Here are some ways you can explore poetry with your children this month:
- Read lots of poetry, in different forms. Pick up a poetry book or a rhyming picture book to read at bed time. Poetry anthologies are good resources because they often have a variety of poetic forms to choose from. Nonsense rhymes and limericks can be fun to start with, but don't be afraid to wade out a little deeper and read some haiku or free verse.
- Encourage your independent readers to read novels in verse, such as LOVE THAT DOG by Sharon Creech or MAY B. by Caroline Starr Rose. For teenagers, I recommend SHARK GIRL by Kelly Bingham and OUT OF THE DUST by Karen Hesse.
- Write poetry together. One thing I did with my children when they were younger was to change the words of children's songs, such as Twinkle Twinkle, Little Star or Jingle Bells. They might also enjoy writing list poems, like Shel Silverstein's Sick or Jack Prelutsky's It's Raining Pigs and Noodles.

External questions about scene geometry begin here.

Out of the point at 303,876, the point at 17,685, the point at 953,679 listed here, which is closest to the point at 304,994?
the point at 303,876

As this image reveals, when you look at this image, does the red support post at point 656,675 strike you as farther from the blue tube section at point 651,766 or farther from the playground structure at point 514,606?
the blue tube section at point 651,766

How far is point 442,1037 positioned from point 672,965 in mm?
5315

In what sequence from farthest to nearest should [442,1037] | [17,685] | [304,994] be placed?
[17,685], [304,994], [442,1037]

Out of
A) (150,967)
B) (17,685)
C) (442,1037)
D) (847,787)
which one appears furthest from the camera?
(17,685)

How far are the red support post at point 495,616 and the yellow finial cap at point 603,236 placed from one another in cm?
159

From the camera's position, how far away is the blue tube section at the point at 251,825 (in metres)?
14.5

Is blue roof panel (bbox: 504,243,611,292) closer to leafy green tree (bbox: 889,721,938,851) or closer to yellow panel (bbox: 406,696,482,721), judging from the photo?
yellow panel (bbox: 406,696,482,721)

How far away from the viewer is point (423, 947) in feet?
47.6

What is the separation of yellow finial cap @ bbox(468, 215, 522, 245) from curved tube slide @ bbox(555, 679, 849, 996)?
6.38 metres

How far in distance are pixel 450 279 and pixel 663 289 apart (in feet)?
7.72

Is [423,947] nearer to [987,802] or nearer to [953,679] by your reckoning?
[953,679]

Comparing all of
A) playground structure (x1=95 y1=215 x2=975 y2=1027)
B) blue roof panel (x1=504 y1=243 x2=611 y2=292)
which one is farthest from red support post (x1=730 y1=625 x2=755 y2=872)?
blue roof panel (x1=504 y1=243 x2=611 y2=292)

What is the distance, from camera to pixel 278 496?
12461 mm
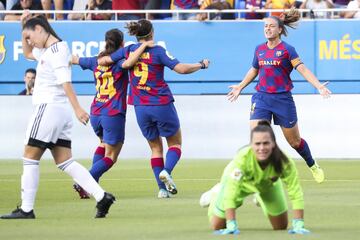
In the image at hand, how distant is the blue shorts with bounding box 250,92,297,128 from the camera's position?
56.4ft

- Make up tongue twisters. Doing this can not only be fun and hilarious, but also gets your kids practicing alliteration (puffy pandas paddle in puddles).
- Have a poetry night at your house. Encourage your kids (and you and your spouse) to choose a poem (or poems) to read aloud or memorize a poem to recite. Make it a real celebration complete with party snacks. This could be a way to end poetry month with flair!